■ Tasks to complete:
a) In the passage below on Turkey and the Shanghai Cooperation Organization, what year did Turkey join NATO?
b) Carry on the passage about Turkey and the Shanghai Cooperation Organization, starting right after its final sentence.

Page extract: Begin

The Shanghai Cooperation Oganization (SCO) was formed in 1996 when China, Russia, Kazakhstan, Kyrgyzstan and Tajikistan came together primarily to settle land disputes. Then known as the ‘Shanghai Five,’ they expanded over the next two decades to include many member states and observer states. In 2001, after accepting Uzbekistan, it took its present name. As of May 2018, the SCO has eight (8) member states, four (4) observer states and six (6) dialogue partners – the 18 nations – representing about 45% of the world’s population.
This article will address Turkey’s position with the EU, NATO and the SCO; and why Turkey will likely become the next member-state of the Shanghai Cooperation Organization. It will also offer a very brief summary of Turkey’s history.
Brief History of Turkey
In 1453, Muslim Sultan Mehmed II captured the Christian city of Constantinople and ended the power of the Byzantine Empire. At that time, Turkey was the center of the Ottoman Empire. War World I ended and resulted in the partition of the defeated Ottoman Empire. In 1923, the Grand National Assembly declared Turkey a republic. In 1928, the Government removed Islam from the state religion, although Turkey remains over 95% Muslim by profession. After World War II, Turkey joined the United Nations and by 1950 held free elections. In 1952, Turkey joined the NATO alliance. After some instability and a couple of coups, in 1963 the nation joined the European Economic Community (EEC). In 1965, Suleyman Demirel became Prime Minister (his first of seven times). The 1970s and early 1980s saw several coup attempts and a new constitution in 1982.
Since 1984, Turkey has been off and on again at war with the Kurds in various parts of the Middle East from Turkey to Iraq. In 2002, the government struck down a law in which the man was legally regarded as the head of the family and elevated women to a state of equality. In 2018, there is still much instability after the July 2016 failed coup, continued tensions with the Kurds (namely the P.K.K. or Kurdistan Workers’ Party, its occupation in Cyprus, and fighting on their southeastern border with Syria.

Page extract: End
Data listing: Begin

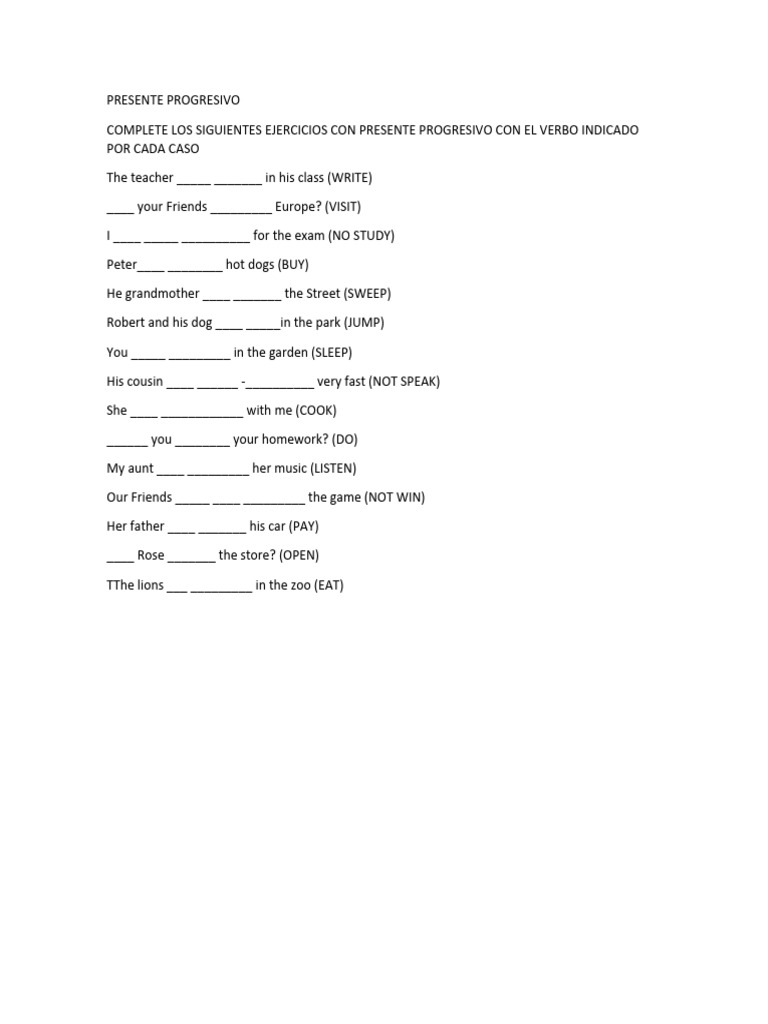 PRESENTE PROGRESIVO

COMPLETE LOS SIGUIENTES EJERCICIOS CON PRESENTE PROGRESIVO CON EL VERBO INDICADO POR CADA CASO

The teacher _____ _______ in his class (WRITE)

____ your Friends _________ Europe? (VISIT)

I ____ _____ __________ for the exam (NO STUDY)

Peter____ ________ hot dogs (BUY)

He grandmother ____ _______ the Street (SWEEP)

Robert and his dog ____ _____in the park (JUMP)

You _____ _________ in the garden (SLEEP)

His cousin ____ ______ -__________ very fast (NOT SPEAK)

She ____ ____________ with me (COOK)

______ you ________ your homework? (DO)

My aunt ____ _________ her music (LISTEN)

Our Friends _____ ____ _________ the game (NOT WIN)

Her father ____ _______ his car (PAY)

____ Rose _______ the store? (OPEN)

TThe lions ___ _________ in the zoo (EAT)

Data listing: End
Data listing: Begin

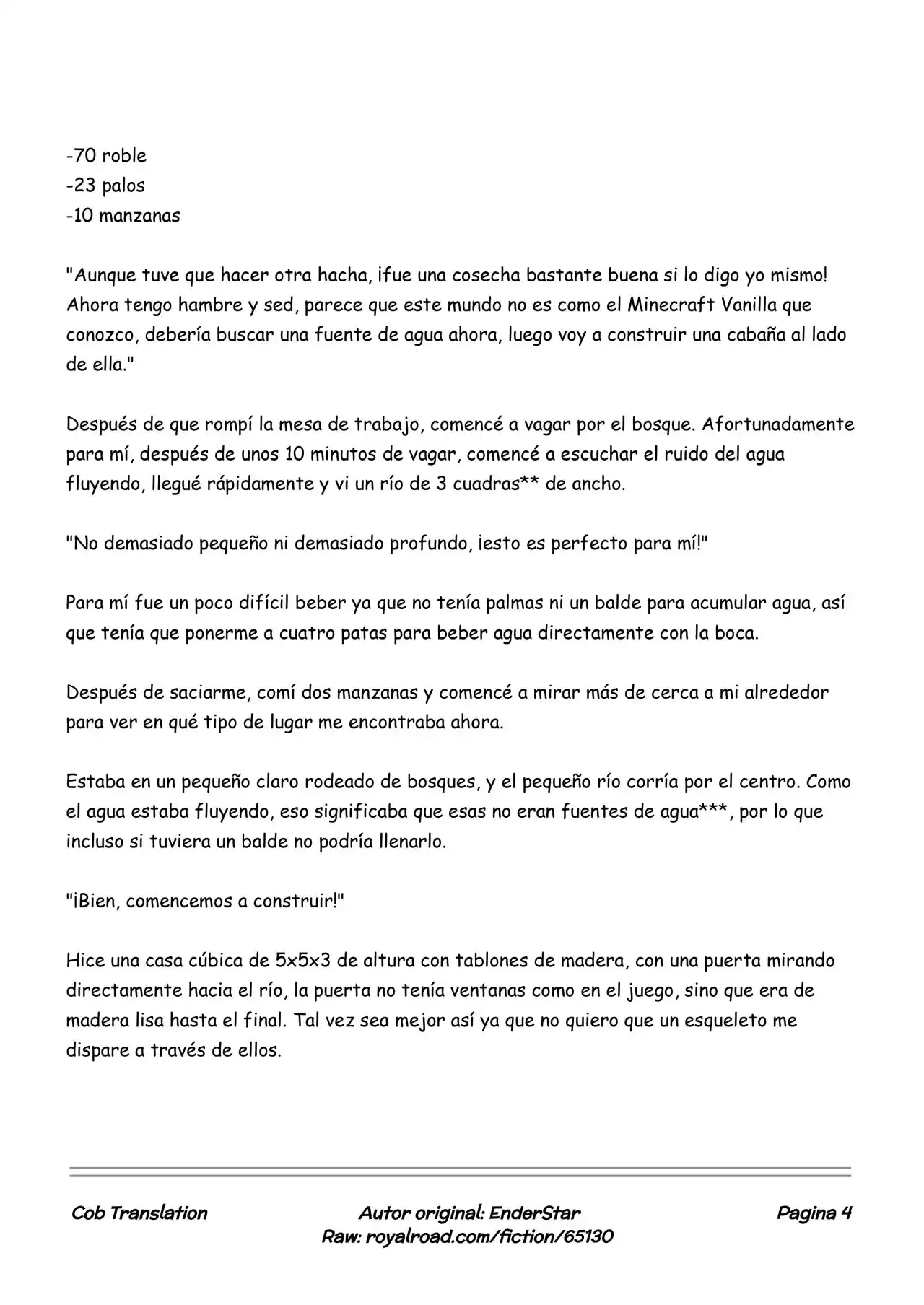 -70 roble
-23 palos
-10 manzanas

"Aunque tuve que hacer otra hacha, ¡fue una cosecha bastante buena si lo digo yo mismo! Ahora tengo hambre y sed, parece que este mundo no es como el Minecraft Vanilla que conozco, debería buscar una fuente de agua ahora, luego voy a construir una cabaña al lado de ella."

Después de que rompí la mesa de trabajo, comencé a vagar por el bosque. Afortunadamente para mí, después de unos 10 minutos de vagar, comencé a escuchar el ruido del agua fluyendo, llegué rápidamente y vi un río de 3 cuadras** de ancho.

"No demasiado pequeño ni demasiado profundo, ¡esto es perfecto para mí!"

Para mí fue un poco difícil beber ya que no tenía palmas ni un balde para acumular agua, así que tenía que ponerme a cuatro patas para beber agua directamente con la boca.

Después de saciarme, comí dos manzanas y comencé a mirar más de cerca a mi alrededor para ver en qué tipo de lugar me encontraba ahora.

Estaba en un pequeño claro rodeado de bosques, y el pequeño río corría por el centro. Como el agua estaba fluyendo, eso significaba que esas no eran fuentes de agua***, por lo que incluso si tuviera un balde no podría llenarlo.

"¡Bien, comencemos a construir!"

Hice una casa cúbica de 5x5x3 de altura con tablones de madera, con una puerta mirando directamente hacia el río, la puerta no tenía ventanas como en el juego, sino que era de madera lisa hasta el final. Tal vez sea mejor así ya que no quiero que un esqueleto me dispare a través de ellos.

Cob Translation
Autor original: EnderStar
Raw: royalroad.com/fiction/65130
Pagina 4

Data listing: End

■ Response list:
a) 1952

b)
Turkey still not accepted in the European Union
The continental divide between Europe and Asia, places several countries such as Turkey and Russia in both Europe and Asia. There are 50 recognized sovereign states in Europe (51 if including the Holy See – Vatican); of which 44 are members of the United Nations (in that their capital cities are in Europe) and 28 are members of the European Union.
About 1951, the European Coal and Steel Community began to unite European countries. The six founding nations were Germany, France, Italy, the Netherlands, Belgium, and Luxembourg. In 1957, the Treaty of Rome established the EEC or European Economic Community. February 7, 1992, the Treaty on European Union was signed in the Netherlands; and in it the name ‘European Union’ replaced ‘European Community.’
According to Europa.eu (2018), and the ‘history’ of the EU, ‘1993:’ “More than 200 laws have been agreed since 1986 covering tax policy, business regulations, professional qualifications and other barriers to open frontiers…” In 1973, Denmark, Ireland and the United Kingdom joined the EEC; then Greece in 1981. Next, in 1986, Portugal and Spain joined; followed by Austria, Finland and Sweden in 1995. Nearly all of the countries were Western European nations.
In 2004, ten (10) eastern European countries – including Hungary and Poland, joined the EEC, mostly former Eastern Bloc countries; and Bulgaria and Romania joined in 2007. The last country admitted to the EU was Croatia in 2013. They made the 28th member country.
Six countries are currently listed as ‘candidate countries’ on the EU website: Albania, Montenegro, Serbia, former Yugoslav and Turkey.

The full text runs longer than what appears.